━━━━━ Material provided ━━━━━

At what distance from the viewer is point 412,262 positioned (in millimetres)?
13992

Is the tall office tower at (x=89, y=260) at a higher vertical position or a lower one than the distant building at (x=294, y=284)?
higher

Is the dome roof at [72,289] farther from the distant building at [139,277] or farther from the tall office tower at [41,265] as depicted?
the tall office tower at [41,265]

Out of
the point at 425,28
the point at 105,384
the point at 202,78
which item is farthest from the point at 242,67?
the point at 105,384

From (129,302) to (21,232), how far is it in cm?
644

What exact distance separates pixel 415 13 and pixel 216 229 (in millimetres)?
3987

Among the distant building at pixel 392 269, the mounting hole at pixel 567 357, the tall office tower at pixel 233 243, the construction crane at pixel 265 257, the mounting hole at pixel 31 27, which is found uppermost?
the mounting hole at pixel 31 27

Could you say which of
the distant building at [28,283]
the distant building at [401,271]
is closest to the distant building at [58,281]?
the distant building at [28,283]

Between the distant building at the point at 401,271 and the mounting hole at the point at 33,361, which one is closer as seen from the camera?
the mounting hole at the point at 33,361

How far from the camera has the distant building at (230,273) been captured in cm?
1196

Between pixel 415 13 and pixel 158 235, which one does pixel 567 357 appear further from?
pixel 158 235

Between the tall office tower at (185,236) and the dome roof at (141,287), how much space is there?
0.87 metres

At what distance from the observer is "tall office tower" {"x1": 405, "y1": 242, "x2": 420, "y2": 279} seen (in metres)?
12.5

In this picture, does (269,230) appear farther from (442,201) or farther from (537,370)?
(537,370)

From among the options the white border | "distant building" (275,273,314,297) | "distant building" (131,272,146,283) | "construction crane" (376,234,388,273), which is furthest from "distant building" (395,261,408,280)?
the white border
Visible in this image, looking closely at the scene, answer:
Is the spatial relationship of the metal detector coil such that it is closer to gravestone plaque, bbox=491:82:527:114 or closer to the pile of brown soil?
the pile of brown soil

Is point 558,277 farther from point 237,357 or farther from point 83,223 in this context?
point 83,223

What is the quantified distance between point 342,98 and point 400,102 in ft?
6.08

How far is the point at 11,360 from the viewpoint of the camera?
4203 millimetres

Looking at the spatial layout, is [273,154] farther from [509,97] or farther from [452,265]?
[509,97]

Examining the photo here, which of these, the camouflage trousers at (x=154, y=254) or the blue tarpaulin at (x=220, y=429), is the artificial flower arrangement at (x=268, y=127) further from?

━━━━━

→ Problem to solve
Copy out all of the material above, word for word, keeping every line as it stands.

→ Result for this task
At what distance from the viewer is point 412,262 positioned (in millimetres)?
13992

Is the tall office tower at (x=89, y=260) at a higher vertical position or a lower one than the distant building at (x=294, y=284)?
higher

Is the dome roof at [72,289] farther from the distant building at [139,277] or farther from the tall office tower at [41,265] as depicted?
the tall office tower at [41,265]

Out of
the point at 425,28
the point at 105,384
the point at 202,78
which item is farthest from the point at 242,67?
the point at 105,384

From (129,302) to (21,232), how far is it in cm?
644

What exact distance separates pixel 415 13 and pixel 216 229 (in millimetres)?
3987

Among the distant building at pixel 392 269, the mounting hole at pixel 567 357, the tall office tower at pixel 233 243, the construction crane at pixel 265 257, the mounting hole at pixel 31 27, which is found uppermost?
the mounting hole at pixel 31 27

Could you say which of
the distant building at [28,283]
the distant building at [401,271]
is closest to the distant building at [58,281]?
the distant building at [28,283]

Between the distant building at the point at 401,271 and the mounting hole at the point at 33,361, which one is closer as seen from the camera?
the mounting hole at the point at 33,361

How far from the camera has the distant building at (230,273) been captured in cm?
1196

Between pixel 415 13 and pixel 158 235, which one does pixel 567 357 appear further from?
pixel 158 235

Between the tall office tower at (185,236) and the dome roof at (141,287), how much space is there?
0.87 metres

At what distance from the observer is "tall office tower" {"x1": 405, "y1": 242, "x2": 420, "y2": 279} seen (in metres)?
12.5

In this picture, does (269,230) appear farther from (442,201) or farther from (537,370)?
(537,370)

From among the options the white border | "distant building" (275,273,314,297) | "distant building" (131,272,146,283) | "construction crane" (376,234,388,273), which is furthest from "distant building" (395,261,408,280)?
the white border
Visible in this image, looking closely at the scene, answer:
Is the spatial relationship of the metal detector coil such that it is closer to gravestone plaque, bbox=491:82:527:114 or closer to the pile of brown soil?
the pile of brown soil

Is point 558,277 farther from point 237,357 or farther from point 83,223 in this context?
point 83,223

What is the quantified distance between point 342,98 and point 400,102 in ft?
6.08

How far is the point at 11,360 from the viewpoint of the camera?
4203 millimetres

Looking at the spatial layout, is [273,154] farther from [509,97] or farther from [452,265]?
[509,97]

Examining the photo here, which of these, the camouflage trousers at (x=154, y=254) or the blue tarpaulin at (x=220, y=429), is the artificial flower arrangement at (x=268, y=127) further from?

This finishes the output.